**HOW TO COMPLETE THIS TASK**
Each line below from the one containing "category: wildebeest" through the one containing "common name: baboon" is to be given again exactly, and no line outside that span.

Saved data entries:
= = =

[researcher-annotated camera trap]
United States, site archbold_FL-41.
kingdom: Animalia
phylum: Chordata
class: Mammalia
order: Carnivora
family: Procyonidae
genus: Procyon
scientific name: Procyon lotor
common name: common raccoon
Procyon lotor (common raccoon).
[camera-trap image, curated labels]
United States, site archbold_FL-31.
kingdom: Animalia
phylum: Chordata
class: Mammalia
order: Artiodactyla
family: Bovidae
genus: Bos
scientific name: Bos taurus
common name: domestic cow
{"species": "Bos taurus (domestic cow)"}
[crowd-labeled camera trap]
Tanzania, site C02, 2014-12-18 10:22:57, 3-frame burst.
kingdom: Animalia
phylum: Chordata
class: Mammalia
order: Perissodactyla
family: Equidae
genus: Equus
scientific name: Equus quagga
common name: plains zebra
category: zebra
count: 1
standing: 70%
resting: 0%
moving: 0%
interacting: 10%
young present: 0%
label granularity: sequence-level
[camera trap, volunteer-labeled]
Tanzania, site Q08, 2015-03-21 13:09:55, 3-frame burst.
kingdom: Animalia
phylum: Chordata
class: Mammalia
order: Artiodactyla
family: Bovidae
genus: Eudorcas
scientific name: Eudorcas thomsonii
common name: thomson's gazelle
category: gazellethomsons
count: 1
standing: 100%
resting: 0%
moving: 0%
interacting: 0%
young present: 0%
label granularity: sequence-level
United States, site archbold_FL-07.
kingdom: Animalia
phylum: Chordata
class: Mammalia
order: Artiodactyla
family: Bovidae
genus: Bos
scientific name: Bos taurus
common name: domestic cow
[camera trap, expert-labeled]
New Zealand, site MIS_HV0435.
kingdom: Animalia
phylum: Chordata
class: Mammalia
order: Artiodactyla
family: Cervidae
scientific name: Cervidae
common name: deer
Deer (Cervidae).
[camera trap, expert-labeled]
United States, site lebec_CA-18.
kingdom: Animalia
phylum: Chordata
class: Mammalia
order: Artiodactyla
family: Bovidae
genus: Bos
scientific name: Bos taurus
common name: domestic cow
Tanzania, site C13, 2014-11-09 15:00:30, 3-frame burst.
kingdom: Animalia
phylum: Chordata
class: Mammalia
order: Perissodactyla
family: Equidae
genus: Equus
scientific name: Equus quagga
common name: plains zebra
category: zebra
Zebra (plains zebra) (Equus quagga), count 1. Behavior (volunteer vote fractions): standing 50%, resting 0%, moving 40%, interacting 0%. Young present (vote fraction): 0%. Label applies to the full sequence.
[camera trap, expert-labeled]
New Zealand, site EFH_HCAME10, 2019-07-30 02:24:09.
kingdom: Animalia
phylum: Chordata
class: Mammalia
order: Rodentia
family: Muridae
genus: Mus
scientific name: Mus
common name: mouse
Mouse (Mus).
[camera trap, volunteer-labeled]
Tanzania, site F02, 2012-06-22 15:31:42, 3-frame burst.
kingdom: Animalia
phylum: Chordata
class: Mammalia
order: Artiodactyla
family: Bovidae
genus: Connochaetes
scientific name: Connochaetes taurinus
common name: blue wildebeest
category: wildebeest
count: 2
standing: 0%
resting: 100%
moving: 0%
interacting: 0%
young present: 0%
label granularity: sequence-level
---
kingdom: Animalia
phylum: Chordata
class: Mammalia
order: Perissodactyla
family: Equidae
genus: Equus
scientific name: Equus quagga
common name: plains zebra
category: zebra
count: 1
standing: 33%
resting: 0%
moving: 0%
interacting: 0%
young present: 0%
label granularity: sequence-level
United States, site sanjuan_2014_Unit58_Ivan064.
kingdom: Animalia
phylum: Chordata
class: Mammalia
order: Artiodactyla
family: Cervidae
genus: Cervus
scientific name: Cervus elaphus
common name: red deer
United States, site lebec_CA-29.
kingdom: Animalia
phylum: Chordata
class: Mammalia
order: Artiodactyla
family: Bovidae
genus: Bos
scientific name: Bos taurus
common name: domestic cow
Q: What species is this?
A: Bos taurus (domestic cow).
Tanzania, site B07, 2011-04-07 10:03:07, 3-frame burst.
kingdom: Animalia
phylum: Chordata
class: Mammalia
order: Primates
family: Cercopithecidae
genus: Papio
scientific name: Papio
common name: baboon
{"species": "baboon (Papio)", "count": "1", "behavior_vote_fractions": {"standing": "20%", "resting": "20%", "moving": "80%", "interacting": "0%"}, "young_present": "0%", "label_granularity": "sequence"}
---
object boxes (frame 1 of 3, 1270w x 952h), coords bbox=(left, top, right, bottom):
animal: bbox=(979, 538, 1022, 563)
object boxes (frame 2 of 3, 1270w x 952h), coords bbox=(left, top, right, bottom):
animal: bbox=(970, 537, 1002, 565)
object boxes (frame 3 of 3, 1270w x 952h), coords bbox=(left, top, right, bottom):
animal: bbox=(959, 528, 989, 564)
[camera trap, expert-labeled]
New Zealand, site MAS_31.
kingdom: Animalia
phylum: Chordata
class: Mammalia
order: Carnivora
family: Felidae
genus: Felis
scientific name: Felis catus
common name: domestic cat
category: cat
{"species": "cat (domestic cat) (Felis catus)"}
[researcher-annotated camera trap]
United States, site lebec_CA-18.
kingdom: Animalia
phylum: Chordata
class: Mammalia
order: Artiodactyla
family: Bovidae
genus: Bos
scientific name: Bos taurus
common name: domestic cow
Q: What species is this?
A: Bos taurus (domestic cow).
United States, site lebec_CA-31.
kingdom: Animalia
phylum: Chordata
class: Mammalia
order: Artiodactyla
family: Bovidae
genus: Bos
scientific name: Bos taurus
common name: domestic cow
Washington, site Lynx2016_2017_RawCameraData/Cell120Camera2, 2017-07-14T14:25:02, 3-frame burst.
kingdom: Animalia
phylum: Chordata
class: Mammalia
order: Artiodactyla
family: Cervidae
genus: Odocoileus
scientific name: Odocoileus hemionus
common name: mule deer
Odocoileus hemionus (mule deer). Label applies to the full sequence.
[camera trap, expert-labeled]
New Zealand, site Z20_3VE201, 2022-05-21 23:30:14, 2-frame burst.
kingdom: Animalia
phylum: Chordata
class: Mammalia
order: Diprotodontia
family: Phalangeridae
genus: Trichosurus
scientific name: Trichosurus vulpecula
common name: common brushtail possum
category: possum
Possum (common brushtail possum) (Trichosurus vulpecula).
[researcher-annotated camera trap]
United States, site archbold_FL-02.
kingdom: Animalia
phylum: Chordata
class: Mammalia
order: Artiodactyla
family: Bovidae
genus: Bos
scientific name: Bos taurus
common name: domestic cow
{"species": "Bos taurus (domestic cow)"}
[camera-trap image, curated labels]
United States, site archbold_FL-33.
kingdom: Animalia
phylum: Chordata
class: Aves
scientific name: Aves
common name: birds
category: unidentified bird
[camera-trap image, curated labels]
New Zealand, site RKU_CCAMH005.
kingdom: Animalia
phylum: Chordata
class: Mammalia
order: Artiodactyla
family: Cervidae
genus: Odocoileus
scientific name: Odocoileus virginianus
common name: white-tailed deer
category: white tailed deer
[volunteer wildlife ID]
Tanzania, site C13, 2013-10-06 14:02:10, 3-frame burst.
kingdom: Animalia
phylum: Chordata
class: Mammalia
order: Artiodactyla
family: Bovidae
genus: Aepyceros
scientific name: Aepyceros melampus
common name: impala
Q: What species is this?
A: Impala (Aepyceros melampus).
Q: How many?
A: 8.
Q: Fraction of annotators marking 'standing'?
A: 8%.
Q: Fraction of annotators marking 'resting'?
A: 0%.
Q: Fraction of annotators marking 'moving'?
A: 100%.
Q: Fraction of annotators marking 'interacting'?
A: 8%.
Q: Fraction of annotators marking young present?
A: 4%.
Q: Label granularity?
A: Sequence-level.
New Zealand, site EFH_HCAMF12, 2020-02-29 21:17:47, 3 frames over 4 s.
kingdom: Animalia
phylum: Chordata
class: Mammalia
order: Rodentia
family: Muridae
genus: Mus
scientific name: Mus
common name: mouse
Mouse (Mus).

= = =

**RESPONSE BELOW**
category: wildebeest
count: 2
standing: 0%
resting: 100%
moving: 0%
interacting: 0%
young present: 0%
label granularity: sequence-level
---
kingdom: Animalia
phylum: Chordata
class: Mammalia
order: Perissodactyla
family: Equidae
genus: Equus
scientific name: Equus quagga
common name: plains zebra
category: zebra
count: 1
standing: 33%
resting: 0%
moving: 0%
interacting: 0%
young present: 0%
label granularity: sequence-level
United States, site sanjuan_2014_Unit58_Ivan064.
kingdom: Animalia
phylum: Chordata
class: Mammalia
order: Artiodactyla
family: Cervidae
genus: Cervus
scientific name: Cervus elaphus
common name: red deer
United States, site lebec_CA-29.
kingdom: Animalia
phylum: Chordata
class: Mammalia
order: Artiodactyla
family: Bovidae
genus: Bos
scientific name: Bos taurus
common name: domestic cow
Q: What species is this?
A: Bos taurus (domestic cow).
Tanzania, site B07, 2011-04-07 10:03:07, 3-frame burst.
kingdom: Animalia
phylum: Chordata
class: Mammalia
order: Primates
family: Cercopithecidae
genus: Papio
scientific name: Papio
common name: baboon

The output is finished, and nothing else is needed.